Oleh:
A. Faisal Marzuki
“Tidak
lah sempurna iman seseorang dari kalian, sehingga dia mencintai saudaranya
(sesama Islam) sebagaimana dia mencintai dirinya sendiri.” [HR Bukhari]
“Seorang
muslim adalah saudara bagi sesama muslim lainnya. Tidak boleh menganiaya
ataupun membiarkan dianiaya. Barang siapa memenuhi kebutuhan saudaranya maka
Allah akan memenuhi kebutuhannya. Barang siapa membebaskan kesusahannya, maka
Allah akan membebaskan kesusahannya di hari kiamat. Barang siapa menutupi
aib-nya, maka Allah akan menutupi aib-nya dihari kiamat ” [HR Bukhari].
P
|
adang Arafah
ini terteletak sebelah timur kota Makkah, Arab Saudi. Jaraknya 16 miles
atau lk 25 kilometer. Padang Arafah adalah suatu tempat untuk melakukan wukuf
bagi jamaah yang berhaji. Wukuf dilaksanakan hanya pada satu hari (siang hari) saja.

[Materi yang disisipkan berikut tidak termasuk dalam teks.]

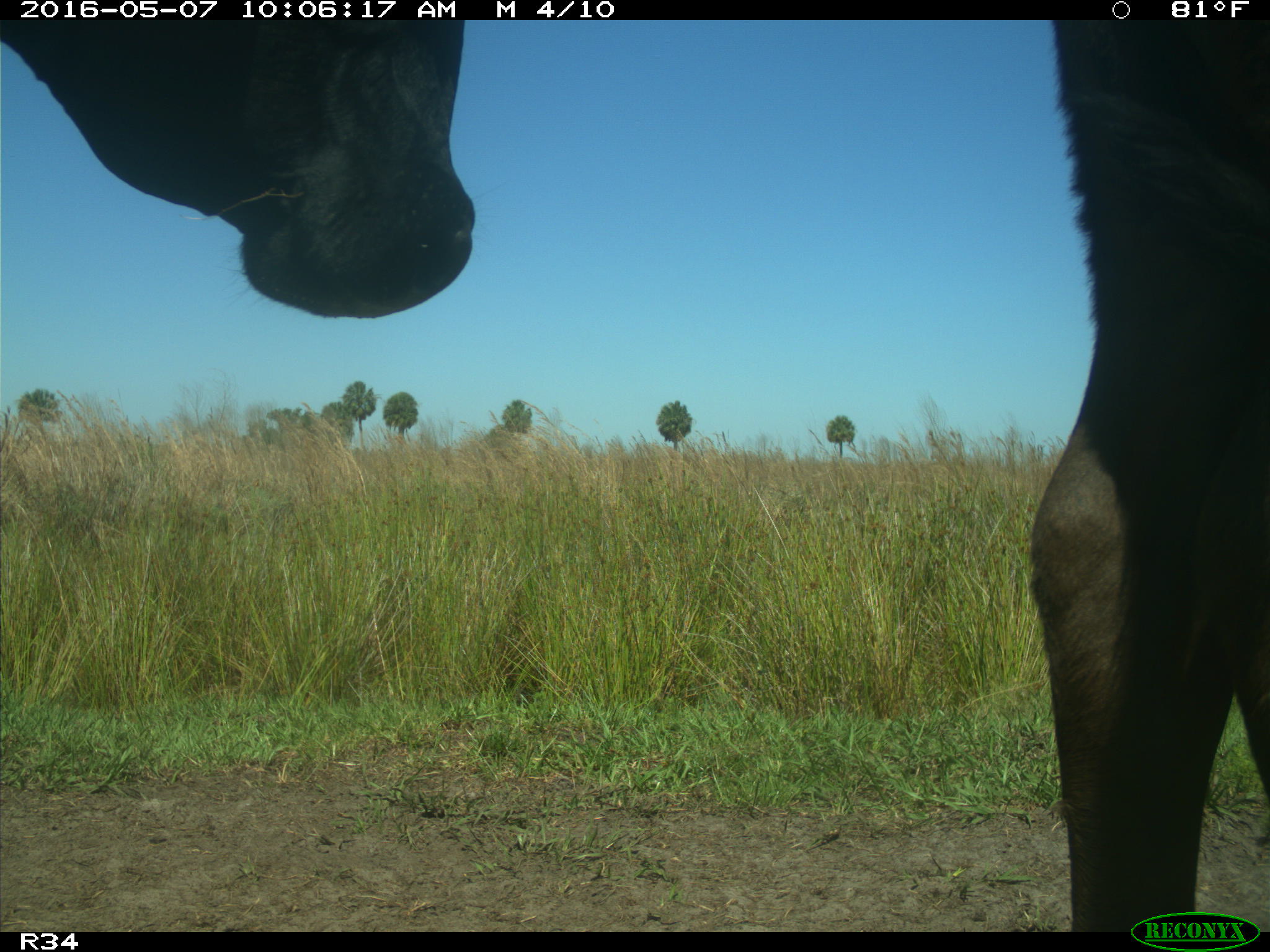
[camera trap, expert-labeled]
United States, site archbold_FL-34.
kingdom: Animalia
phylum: Chordata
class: Mammalia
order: Artiodactyla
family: Bovidae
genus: Bos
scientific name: Bos taurus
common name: domestic cow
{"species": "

Cara pelaksanaan ibadah wukuf ini dengan berdiam diri sambil berdoa dan
berdzikir. Lebih dari dua juta jamaah haji dari berbagai pelosok dunia selalu
berkumpul tiap tahunnya melaksanakan wukuf selama musim haji. D-day pada tanggal 9 Dzulhijjah 1437 penanggalan
Hijriyah, bertepatan dengan penanggalan Gregorian hari ini tanggal 11 September 2016. Melaksanakan wukuf
ini adalah kegiatan utama dalam ibadah haji. Bahkan, inti ibadah haji adalah
wukuf di Padang Arafah. Sebagaimana sabda Rasul Shallallahu ‘Alayhi Wasallam sendiri, “Al-Hajju Arafah”. Haji itu adalah Arafah. [Al-Hadits, diriwayatkan
oleh At-Tirmizi, Abu Dawud dan Ibnu Majah].
Haji itu
adalah Arafah, maksudnya adalah wukuf di Arafah. Wukuf di padang Arafah ini wajib
dilaksanakan diri sendiri yang melakukan ibadah haji. Tidak bisa diwakilkan
oleh siapapun. Lain halnya dengan melontar batu di Mina. Bagi yang uzur, bisa
di wakilkan. Maka ketika wukuf di Arafah tidak jarang orang yang uzur atau
sakit digotong kesana agar ibadah hajinya tercapai. Begitu pentingnya arti dan
makna serta konsep dari berwukuf di Arafah ini. Dalam melakukan shalat-shalat
wajib ketika beradah di Makkah (Masjidil Haram) atau di Mina dilakukan pada
waktunya dengan rakaat yang lengkap serta melakukan shalat-shalat sunnah
lainnya, sementara selama dalam wukuf (berdiam) di Arafah dilakukan dengan
mengqasar (memendekkan rakaat shalat wajib) dan jamak takdim (penggabungan
shalat Dzuhur bersama shalat Ashar dan shalat Magrib dengan shalat Isya) serta
tidak melakukan shalat-shalat sunnah, kecuali diantara waktu shalat wajib yang
diqasar dan jamak itu mereka hanya melakukan talbiyah, tahmid, do’a dan membaca
al-Qur’an sebanyak-banyaknya dan mencari hikmah dan arti dari Arafah dan haji bagi diri sendiri dan hubungan diri
dengan diri yang lainnya – berjamaah, bermasyarakat, berbangsa dan antarbangsa,
dan merenungkan tadabbur arti hidup di dunia ini dan peran amal-amal yang mesti
kita lakukan sebagai khalifah pemakmur bumi.
Memang benar
bahwa amalan haji itu bukan hanya wukuf di Arafah, tapi juga mabit di
Muzdalifah sambil mengumpulkan batu kerikil. Kemudian tinggal di Mina
setidaknya selama tiga hari untuk melakukan lempar jamrat (lempar batu kerikil)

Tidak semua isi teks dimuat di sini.